= AUFGABEN =
(a) Erläutern Sie anhand des Textauszugs, weshalb viele westeuropäische Länder das sogenannte „Nearshoring“ in osteuropäische Länder wie Rumänien bevorzugen.
(b) Welchen Platz belegte Rumänien laut dem Textauszug bis 2017 bei den schnellsten Internetverbindungen der Welt?
(c) Schreiben Sie aus dem Textauszug die Passage von „Allerdings besteht 75“ bis „Cluster, November 2019).“ wortgetreu ab.

= TEXTAUSZUG =
--- --- ---

Alexandra ist nur eine von vielen digitalen Plattformarbeiter*innen in Rumänien. Eine 2015 erschienene Studie der Weltbank zu globalem Online Outsourcing hob Osteuropa, insbesondere Serbien und Rumänien als Länder hervor, in denen sich im Verhältnis zur Gesamtbevölkerung der Länder am meisten Online-Arbeitende befänden. Das bereits beschriebene niedrige Lohnniveau ist sicherlich einer der zentralen Gründe für die hohe Konzentration von Crowdworkern in der europäischen Peripherie. Aber auch andere Faktoren spielen eine Rolle. Beispielsweise die digitale Infrastruktur, eine der wichtigsten Voraussetzungen für die zeiträumliche Rekonfiguration von Arbeit durch Crowdwork-Plattformen. Rumänien befand sich bis 2017 auf Platz 5 der schnellsten Internetverbindungen der Welt. Oder die hohe Zahl an IT-Spezialist*innen, die auf Plattformen wie Upwork als Software-Entwickler*innen arbeiten. Die IT-Industrie ist derzeit einer der wichtigsten ökonomischen Sektoren des Landes und die Regierung versucht, beispielsweise durch steuerliche Begünstigungen für freiberufliche IT-Spezialist*innen, insbesondere junge Menschen zur Arbeit in der Tech-Industrie zu motivieren. Hierbei handelt es sich allerdings nicht nur um eine neuere Entwicklung. Rumänien bildete schon während seiner sozialistischen Periode hoch spezialisierte Arbeitskräfte im Bereich Informatik und Kybernetik aus (Erin McElroy 2019).
Allerdings besteht 75 Prozent der derzeitigen Aktivität auf dem rumänischen IT-Markt aus Outsourcing-Arbeit. Viele westeuropäische Länder bevorzugen das sogenannte „Nearshoring“ in osteuropäische Länder wie Rumänien aufgrund der ähnlichen Zeitzonen und argumentieren mit der „kulturellen Nähe“ gegenüber Outsourcing-Standorten im globalen Süden. Eine weitere interessante Zahl: 20-32 Prozent der 125.000 IT-Spezialist*innen sind nicht fest angestellt, sondern als Freelancer tätig (Cluj IT Cluster, November 2019).

--- --- ---

= ZEILEN =
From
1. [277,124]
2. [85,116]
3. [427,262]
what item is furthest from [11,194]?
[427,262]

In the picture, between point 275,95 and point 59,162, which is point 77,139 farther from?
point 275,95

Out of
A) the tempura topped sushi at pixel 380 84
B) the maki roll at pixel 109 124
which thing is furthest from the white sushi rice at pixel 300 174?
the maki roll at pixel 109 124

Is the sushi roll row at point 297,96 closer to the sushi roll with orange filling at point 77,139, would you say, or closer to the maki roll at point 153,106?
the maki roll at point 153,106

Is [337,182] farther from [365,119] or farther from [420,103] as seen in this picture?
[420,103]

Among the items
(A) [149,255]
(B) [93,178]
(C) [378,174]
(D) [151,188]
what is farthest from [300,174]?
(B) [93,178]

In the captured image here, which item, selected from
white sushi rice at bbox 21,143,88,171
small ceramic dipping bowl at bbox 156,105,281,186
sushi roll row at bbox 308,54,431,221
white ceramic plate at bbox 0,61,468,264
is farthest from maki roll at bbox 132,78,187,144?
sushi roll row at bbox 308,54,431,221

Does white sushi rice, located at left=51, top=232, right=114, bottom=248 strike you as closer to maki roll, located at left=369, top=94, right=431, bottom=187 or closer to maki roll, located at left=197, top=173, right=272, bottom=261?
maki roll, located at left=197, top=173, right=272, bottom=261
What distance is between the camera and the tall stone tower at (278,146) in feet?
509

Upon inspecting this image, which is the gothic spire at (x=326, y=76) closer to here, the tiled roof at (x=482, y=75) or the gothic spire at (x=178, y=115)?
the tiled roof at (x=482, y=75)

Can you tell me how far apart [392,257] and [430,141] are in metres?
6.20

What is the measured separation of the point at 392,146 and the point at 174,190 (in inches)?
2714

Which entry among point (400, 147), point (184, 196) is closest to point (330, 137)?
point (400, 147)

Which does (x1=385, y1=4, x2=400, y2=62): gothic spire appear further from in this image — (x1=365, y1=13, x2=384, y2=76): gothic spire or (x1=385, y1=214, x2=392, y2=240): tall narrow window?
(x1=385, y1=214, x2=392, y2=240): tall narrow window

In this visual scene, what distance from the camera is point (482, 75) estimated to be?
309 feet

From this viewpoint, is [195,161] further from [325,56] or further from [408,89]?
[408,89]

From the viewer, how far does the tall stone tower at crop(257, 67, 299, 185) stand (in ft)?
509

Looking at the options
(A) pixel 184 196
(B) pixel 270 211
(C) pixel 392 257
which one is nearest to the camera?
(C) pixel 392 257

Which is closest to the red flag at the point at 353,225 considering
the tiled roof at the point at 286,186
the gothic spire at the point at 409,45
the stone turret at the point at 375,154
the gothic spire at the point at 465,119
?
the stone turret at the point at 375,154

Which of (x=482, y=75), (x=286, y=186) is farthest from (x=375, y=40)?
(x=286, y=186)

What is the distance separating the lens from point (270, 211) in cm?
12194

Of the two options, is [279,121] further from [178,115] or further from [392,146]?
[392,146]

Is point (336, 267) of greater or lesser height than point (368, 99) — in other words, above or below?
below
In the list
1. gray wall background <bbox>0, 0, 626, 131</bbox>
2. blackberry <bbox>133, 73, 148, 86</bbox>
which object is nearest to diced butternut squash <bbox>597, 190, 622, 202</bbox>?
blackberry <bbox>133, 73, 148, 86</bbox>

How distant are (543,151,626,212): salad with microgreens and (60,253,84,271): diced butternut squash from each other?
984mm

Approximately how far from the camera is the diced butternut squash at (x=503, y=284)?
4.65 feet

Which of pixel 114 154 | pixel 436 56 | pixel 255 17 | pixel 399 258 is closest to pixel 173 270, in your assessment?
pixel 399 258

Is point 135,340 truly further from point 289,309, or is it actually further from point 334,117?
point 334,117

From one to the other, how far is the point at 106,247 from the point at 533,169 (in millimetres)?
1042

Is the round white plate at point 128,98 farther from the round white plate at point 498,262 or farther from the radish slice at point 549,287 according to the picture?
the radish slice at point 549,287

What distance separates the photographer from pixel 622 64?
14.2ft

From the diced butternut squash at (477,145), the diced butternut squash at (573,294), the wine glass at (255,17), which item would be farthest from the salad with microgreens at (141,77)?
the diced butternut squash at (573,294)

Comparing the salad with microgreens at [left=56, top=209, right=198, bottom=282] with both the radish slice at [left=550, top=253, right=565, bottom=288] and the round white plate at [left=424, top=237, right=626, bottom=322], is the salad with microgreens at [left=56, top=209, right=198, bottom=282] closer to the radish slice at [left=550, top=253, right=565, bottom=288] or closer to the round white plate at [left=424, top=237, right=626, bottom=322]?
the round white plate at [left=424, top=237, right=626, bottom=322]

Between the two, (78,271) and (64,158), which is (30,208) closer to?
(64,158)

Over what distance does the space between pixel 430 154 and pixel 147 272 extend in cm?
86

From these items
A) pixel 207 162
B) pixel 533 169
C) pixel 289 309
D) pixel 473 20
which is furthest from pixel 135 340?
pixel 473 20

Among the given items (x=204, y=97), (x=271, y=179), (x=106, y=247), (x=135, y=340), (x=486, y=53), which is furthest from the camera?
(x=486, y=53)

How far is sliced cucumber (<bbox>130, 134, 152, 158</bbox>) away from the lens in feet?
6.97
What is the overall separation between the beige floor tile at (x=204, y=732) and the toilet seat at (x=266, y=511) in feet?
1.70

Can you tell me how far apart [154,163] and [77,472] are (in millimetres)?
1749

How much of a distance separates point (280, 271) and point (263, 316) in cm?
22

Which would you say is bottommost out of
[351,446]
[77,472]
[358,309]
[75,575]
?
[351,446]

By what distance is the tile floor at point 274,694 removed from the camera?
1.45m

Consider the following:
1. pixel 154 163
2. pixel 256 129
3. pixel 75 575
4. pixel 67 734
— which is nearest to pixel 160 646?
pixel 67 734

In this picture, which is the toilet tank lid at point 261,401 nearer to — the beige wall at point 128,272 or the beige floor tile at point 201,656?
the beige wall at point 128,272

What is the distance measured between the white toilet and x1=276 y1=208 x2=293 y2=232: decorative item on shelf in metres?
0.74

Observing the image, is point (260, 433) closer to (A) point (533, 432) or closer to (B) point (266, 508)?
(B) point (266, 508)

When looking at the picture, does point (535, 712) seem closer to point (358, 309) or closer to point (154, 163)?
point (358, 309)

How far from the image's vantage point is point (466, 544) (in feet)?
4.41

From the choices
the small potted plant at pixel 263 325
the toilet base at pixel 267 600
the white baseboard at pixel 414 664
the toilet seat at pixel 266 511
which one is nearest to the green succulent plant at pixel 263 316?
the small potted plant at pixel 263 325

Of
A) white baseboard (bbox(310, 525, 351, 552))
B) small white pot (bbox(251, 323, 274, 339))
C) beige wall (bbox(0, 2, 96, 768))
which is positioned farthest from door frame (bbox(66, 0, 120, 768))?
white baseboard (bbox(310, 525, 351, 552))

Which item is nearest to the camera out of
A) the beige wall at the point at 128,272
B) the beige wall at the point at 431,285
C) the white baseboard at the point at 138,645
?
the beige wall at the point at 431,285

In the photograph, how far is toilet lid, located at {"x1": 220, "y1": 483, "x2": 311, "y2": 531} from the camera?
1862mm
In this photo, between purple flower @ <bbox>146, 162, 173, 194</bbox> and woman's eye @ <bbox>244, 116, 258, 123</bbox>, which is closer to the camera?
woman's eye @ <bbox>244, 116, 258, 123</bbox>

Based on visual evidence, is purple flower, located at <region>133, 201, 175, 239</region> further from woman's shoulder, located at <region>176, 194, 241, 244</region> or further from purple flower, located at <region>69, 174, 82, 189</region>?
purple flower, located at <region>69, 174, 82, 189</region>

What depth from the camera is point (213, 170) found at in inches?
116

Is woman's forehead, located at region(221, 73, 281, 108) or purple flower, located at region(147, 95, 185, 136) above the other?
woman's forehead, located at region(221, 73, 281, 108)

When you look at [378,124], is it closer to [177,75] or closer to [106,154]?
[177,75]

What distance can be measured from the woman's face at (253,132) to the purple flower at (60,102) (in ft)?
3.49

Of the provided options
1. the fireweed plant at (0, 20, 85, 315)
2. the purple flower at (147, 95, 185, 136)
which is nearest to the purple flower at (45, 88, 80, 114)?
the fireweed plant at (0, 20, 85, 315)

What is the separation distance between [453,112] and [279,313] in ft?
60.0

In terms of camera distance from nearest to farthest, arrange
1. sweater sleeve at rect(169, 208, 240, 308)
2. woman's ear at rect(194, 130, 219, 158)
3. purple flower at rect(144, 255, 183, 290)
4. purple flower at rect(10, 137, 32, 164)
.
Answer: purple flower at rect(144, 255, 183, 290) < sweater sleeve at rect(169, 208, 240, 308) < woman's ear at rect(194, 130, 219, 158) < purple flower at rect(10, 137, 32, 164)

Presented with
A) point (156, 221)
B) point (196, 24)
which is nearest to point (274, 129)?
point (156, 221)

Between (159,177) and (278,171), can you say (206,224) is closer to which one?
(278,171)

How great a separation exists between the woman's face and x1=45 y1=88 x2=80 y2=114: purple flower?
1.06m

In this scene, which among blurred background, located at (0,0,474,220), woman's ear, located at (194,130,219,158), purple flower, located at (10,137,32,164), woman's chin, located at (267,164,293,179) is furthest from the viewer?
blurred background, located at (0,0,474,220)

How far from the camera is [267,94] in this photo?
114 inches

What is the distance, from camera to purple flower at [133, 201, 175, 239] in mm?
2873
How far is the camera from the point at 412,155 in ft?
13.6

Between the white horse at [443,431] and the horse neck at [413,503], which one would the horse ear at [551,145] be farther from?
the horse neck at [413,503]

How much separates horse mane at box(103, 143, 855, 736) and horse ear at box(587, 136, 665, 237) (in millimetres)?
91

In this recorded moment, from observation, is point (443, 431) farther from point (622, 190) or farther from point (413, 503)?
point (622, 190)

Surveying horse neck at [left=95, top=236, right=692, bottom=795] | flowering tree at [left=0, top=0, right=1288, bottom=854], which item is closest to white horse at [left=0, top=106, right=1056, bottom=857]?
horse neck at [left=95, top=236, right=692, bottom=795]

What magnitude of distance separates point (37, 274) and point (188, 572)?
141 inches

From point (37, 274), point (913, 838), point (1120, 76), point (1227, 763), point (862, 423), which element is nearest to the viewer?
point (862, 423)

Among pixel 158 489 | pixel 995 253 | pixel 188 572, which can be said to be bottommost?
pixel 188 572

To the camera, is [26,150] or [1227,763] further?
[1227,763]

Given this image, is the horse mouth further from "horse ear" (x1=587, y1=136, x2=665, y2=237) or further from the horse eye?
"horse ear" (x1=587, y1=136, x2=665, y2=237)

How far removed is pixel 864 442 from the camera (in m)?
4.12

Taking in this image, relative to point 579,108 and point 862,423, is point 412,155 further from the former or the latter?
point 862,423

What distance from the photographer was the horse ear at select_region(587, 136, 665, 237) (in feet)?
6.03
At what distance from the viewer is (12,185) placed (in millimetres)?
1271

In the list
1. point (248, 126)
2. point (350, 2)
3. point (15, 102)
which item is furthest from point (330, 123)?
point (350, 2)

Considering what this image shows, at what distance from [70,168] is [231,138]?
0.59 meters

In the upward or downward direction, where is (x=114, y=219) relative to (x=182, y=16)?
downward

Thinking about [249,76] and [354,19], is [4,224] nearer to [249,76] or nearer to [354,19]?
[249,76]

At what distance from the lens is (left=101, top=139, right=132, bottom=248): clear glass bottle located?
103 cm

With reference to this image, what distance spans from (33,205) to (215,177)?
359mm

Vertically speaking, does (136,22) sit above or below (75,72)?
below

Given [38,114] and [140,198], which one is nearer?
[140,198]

--- --- ---

= LÖSUNGEN =
(a) Viele westeuropäische Länder bevorzugen das Nearshoring nach Rumänien wegen der ähnlichen Zeitzonen. Zudem argumentieren sie mit der „kulturellen Nähe“ im Vergleich zu Outsourcing-Standorten im globalen Süden.

(b) Rumänien belegte bis 2017 Platz 5.

(c)
Allerdings besteht 75 Prozent der derzeitigen Aktivität auf dem rumänischen IT-Markt aus Outsourcing-Arbeit. Viele westeuropäische Länder bevorzugen das sogenannte „Nearshoring“ in osteuropäische Länder wie Rumänien aufgrund der ähnlichen Zeitzonen und argumentieren mit der „kulturellen Nähe“ gegenüber Outsourcing-Standorten im globalen Süden. Eine weitere interessante Zahl: 20-32 Prozent der 125.000 IT-Spezialist*innen sind nicht fest angestellt, sondern als Freelancer tätig (Cluj IT Cluster, November 2019).